Une occasion de prendre les bouchées doubles

Coincée à court terme par les sanctions américaines, Huawei pourrait accélérer son développement logiciel et même devenir un sérieux rival à Google.

C’est un des scénarios fréquemment évoqués depuis qu’on a appris, dimanche, que les téléphones Huawei ne pourraient plus profiter des mises à jour d’Android. « C’est un peu le coup qui va faire en sorte que Huawei mettra les bouchées doubles, analyse Jean-François Ouellet, professeur agrégé au département d’entrepreneuriat d’innovation de HEC Montréal. Tout le monde va y perdre un peu, même Google, qui va devoir rajuster son tir. »

Pari audacieux

Le plus grand marché du monde, la Chine, se passe déjà de Google, dont les applications vedettes sont remplacées là-bas par WeChat, Baidu et Youku. Huawei y a même conçu sa propre boutique d’applications qui pourrait lui servir de tremplin pour les autres régions du monde.

On a ainsi appris que Huawei travaillait depuis plusieurs années sur un système d’exploitation indépendant d’Android, et qu’elle a convaincu des milliers de partenaires de développer une version adaptée à sa boutique.

Le pari est cependant audacieux : ni Amazon ni Microsoft, et encore moins BlackBerry, n’a réussi à contourner le Google Play Store, ses 2,6 millions d’applications et, surtout, ses 724 000 développeurs.

Mais il ne faut pas sous-estimer Huawei, prévient José Fernandez, professeur au département de génie informatique et génie logiciel à Polytechnique Montréal. Globalement, il y a belle lurette que les Chinois ont dépassé le stade de l’imitation manufacturière à bas prix et sont devenus des leaders en logiciels, notamment en intelligence artificielle.

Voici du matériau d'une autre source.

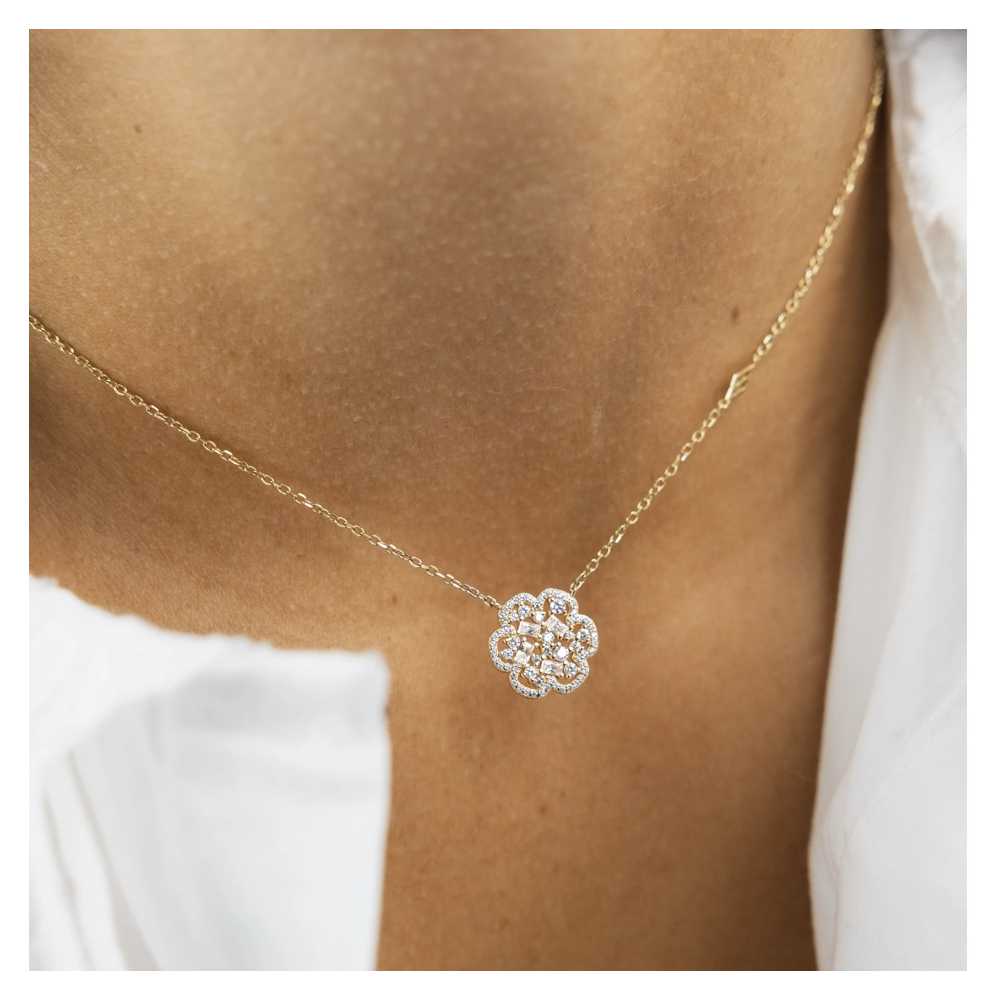Collier Flora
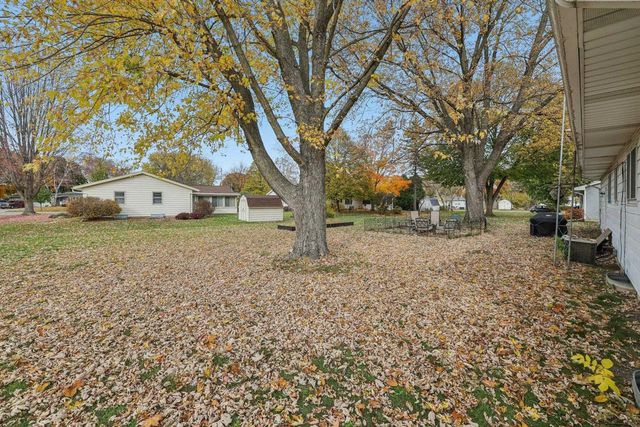 909 Mulberry Street, Lake Mills, WI 53551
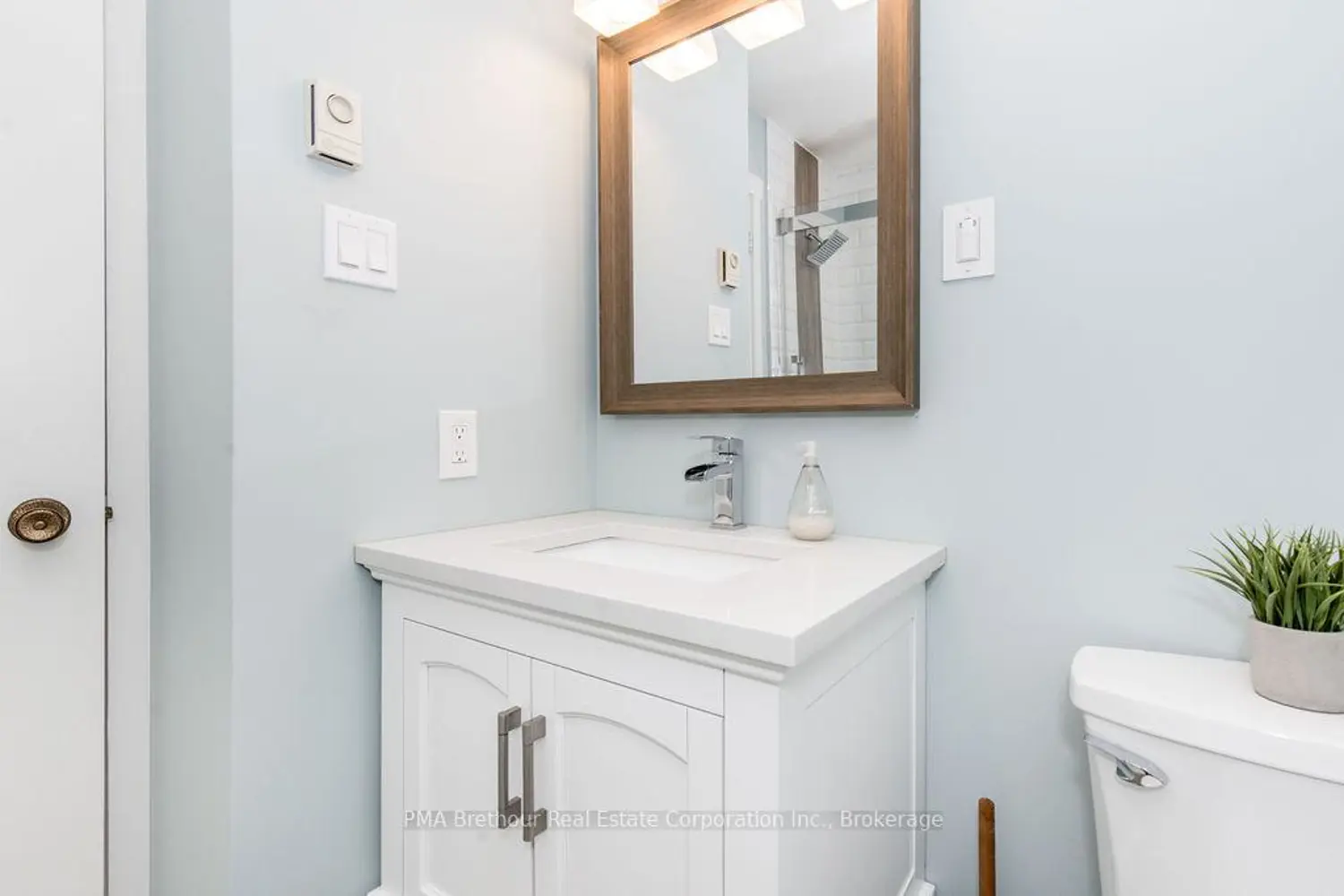 Additional image 18 of 214 Escarpment Crescent 31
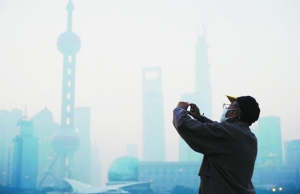 上海重度污染 启动应急措施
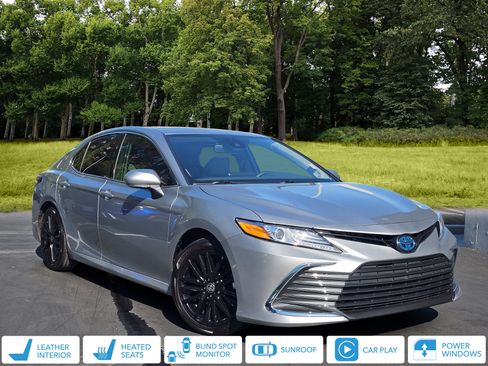 Used 2023 Toyota Camry XLE w/ Navigation Package FWD image 1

« C’est un peu arrogant et mal fondé de penser qu’ils vont être incapables de faire leurs propres logiciels, dit M. Fernandez. Ils vont se rattraper d’ici quelques années, j’en suis sûr. »

Tout faire… ou presque

Dans la foulée de l’annonce de Google, d’autres fabricants américains de composants ont annoncé avoir coupé leurs liens avec Huawei. L’entreprise chinoise, aujourd’hui deuxième vendeur mondial de téléphones intelligents, a réagi en annonçant qu’elle pourrait se passer de la technologie américaine.

Est-ce réaliste ?

« Il y a six mois, j’aurais répondu qu’il n’y aurait aucun intérêt pour Huawei à tout faire toute seule, personne ne fonctionne comme ça aujourd’hui. Aujourd’hui, c’est une hypothèse de plus en plus plausible. » — Jean-François Ouellet

Bien des analystes ont scruté à la loupe la composition des téléphones Huawei, notant que l’entreprise chinoise fabriquait déjà plusieurs composants essentiels, dont ses processeurs. D’autres entreprises non américaines sont déjà présentes sur le marché pour la plupart des pièces. Seules les interfaces radio sont exclusivement produites par des firmes américaines, note Michel Dagenais, professeur à Polytechnique Montréal.

« Au niveau matériel, il ne manque pas grand-chose à Huawei. »

Le nerf de la guerre, estime-t-il, ce sont plutôt les millions d’applications du Google Play Store auxquelles n’auront plus accès les téléphones Huawei. Si le marché chinois se satisfait des versions offertes dans la boutique maison de Huawei, ce ne sera vraisemblablement pas le cas des consommateurs européens et américains, rappelle-t-il. « À court terme, j’ai l’impression que ça va être très difficile pour eux de vendre leurs téléphones aux États-Unis et en Europe. Est-ce que ça met en question leur viabilité ? Leur base en Asie est très forte, et ils sont soutenus par le gouvernement chinois, qui va peut-être vouloir répliquer envers les fabricants américains. »

Perdre l’erre d’aller

C’est justement ce jeu de représailles qui fait conclure à deux experts interrogés qu’il s’agit bel et bien d’une confrontation entre puissances. « Ça ne va pas se résorber, on est vraiment dans une guerre froide multidimensionnelle, dit José Fernandez. Ce n’est qu’une bataille dans un contexte plus large : est-ce que nous, en Occident, avons perdu le contrôle des composantes matérielles ? La réponse est oui. »

Les représailles chinoises, note quant à lui Jean-François Ouellet, ont généralement ciblé jusqu’à maintenant les régions où se trouvait la base électorale de Donald Trump. Cette fois, c’est plutôt du côté de la Californie que les dégâts se feraient sentir. « Je ne sais pas qui a le plus à perdre, mais j’ai l’impression que c’est la Chine, qui a mis si longtemps à émerger, dit le professeur de HEC Montréal. Elle pourrait subir un sérieux ralentissement, perdre son erre d’aller. »

Canada : les télécoms restent fidèles

Aucun des fournisseurs interrogés par La Presse n’a annoncé qu’il cesserait d’offrir des appareils Huawei à ses clients. Bell, Vidéotron et TELUS ont fait parvenir une note par courriel expliquant travailler avec l’entreprise chinoise et Google afin de « traiter tout impact potentiel futur des mesures américaines sur les clients canadiens ». Rogers, de son côté, nous a retransmis les communications de ces deux entreprises déjà publiées dans les médias.